Online Public Speaking

Training & Practice


Special Events - Part 2 of 2


Now, on occasion, there will be multiple speakers presenting on the same subject. There may be more than one speaker tasked with honoring the same event or person on the same night. This can result in presenter after presenter coming up to talk about more or less the same subject. This can be an extra challenge for the speaker and the audience alike.

For example, a recent show on television celebrating Eddie Murphy featured speaker after speaker coming up to explain why each speaker thought Eddie was great. It didn’t take long for the event to run out of gas. While many people find Eddie funny and successful, people don’t have the attention span for hearing about it again and again.

If you have to speak as part of a lineup, we recommend three very important things on top of all you have learned elsewhere in Pspeak.

First, keep it short. Next, work extra hard to find a unique “angle” on the subject that the other speakers aren’t going to cover. You should even try getting in touch with the other presenters BEFORE the day of the event to make sure you’re not all going to say the same things.

This way you won’t find yourself walking to the podium freaking out because the person before you just said the same things you’re about to say. If this unfortunate scenario does happen, spin it by saying something along the lines of “As Sharon just said, the most important thing tonight is…” then say what you were going to say in as brief a manner as you can without making it too short. You don’t want to be the person who said the same thing in the most boring fashion, either!

Lastly, if you’re one of several speakers in a row, be extra sure to make acknowledgements. For example, say “thank you” and remember to recognize those who deserve recognition. There’s nothing worse than forgetting to say those things and the next person getting up and blowing everyone away with how gracious they are. We really can’t overstate this last one. This happens, a lot, leaving the previous speaker feeling red in the face that they didn’t acknowledge everyone like the next speaker did.

Next up for your special event speech, limit the personal connections. One major blunder occurs when the speaker gets up and drones on about something that’s only interesting to the SPEAKER. People often tell what they think is a heartwarming story to the audience but not realize that the audience may not really find the content particularly interesting.
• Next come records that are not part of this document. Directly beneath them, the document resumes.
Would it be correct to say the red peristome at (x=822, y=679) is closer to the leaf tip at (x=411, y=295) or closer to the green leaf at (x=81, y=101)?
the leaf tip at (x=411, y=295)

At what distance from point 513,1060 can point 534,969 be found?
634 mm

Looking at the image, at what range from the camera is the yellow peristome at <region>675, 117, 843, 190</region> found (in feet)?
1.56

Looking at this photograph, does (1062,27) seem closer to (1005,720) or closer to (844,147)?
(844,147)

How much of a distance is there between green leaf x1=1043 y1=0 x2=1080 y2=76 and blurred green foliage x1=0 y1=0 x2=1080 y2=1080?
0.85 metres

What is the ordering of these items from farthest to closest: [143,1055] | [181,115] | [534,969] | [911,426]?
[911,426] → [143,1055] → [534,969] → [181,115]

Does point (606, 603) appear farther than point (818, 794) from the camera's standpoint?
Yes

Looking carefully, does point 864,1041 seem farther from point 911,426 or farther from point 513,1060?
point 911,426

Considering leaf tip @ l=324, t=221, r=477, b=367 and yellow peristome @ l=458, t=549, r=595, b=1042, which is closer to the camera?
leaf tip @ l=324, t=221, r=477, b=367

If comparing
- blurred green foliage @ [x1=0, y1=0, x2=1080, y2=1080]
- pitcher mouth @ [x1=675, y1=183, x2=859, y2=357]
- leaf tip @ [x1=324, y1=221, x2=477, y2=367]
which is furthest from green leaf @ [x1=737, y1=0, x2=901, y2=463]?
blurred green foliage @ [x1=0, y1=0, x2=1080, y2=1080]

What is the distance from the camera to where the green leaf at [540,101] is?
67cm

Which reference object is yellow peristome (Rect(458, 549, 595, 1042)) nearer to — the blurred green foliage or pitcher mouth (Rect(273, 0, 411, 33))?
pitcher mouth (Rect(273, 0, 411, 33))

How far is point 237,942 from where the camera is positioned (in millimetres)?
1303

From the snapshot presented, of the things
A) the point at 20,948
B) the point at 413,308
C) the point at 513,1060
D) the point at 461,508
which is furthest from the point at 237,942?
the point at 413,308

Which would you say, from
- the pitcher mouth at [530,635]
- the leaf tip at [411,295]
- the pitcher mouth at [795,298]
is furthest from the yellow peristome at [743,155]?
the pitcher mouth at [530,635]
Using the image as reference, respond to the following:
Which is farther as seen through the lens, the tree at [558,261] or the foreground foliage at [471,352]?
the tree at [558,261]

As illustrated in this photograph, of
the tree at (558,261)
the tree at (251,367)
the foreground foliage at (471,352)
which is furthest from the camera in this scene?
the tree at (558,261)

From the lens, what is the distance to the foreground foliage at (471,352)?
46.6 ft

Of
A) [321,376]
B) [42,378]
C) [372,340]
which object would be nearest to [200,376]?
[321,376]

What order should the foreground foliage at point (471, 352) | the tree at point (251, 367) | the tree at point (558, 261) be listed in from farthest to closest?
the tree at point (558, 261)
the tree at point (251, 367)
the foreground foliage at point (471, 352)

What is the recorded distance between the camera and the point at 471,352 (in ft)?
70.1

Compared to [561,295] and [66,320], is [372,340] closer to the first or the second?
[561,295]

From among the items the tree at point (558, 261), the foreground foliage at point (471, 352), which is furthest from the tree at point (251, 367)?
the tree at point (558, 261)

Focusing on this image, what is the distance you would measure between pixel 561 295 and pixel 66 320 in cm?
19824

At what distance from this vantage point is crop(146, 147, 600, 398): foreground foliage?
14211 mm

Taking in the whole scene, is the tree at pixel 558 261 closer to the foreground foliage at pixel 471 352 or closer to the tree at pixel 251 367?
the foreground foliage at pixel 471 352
For example, be careful of telling potentially boring-to-others stories like “Jane and I used to spend a lot of time together. She made this great soup, I think it was clam chowder. We’d have clam chowder, a glass of wine, then talk for hours. Some days we’d go for bike rides, too.” You run the risk of someone in the back of the room standing up and shouting WHO CARES?!

Well, maybe that won’t happen, but they’re probably thinking it. If you are going to tell a personal story, make sure it’s interesting to others. Even then, don’t make it all about your relationship with those you are speaking about. After a while it can start to sound like you think your relationship with them is more important than the relationship they have with others. That’s not a good message to send to the audience.

Next, practice a LOT. Especially here in the Pspeak live practice area since there are others trained to be good listeners and to give constructive feedback. You really want the audience to feel something about the subject in a special event speech. Therefore, getting feedback about whether you’re accomplishing the goal of getting your audience to feel something is very helpful.

You can also practice your speech on others around you. They’ll give you feedback about how your words sound to them, which will help you gauge how your words will affect others in the audience.

Lastly, let your emotions work for you. Welcome some emotions or nerves when the time comes. In other settings, being over-excited, edgy, or nervous might not be as acceptable, such as in a serious class or a business setting.

But for many special event speeches, some excess energy is not only welcome, it’s expected and it can help the audience feel what you feel.

The teary-eyed bridesmaid speech. The emotional award acceptance speech. The rowdy championship celebration speech. These are examples of times it’s better to have some extra emotion to draw on and share with the audience!

To conclude, those are some specific things we recommend when giving your next special event presentation. We wish you good luck!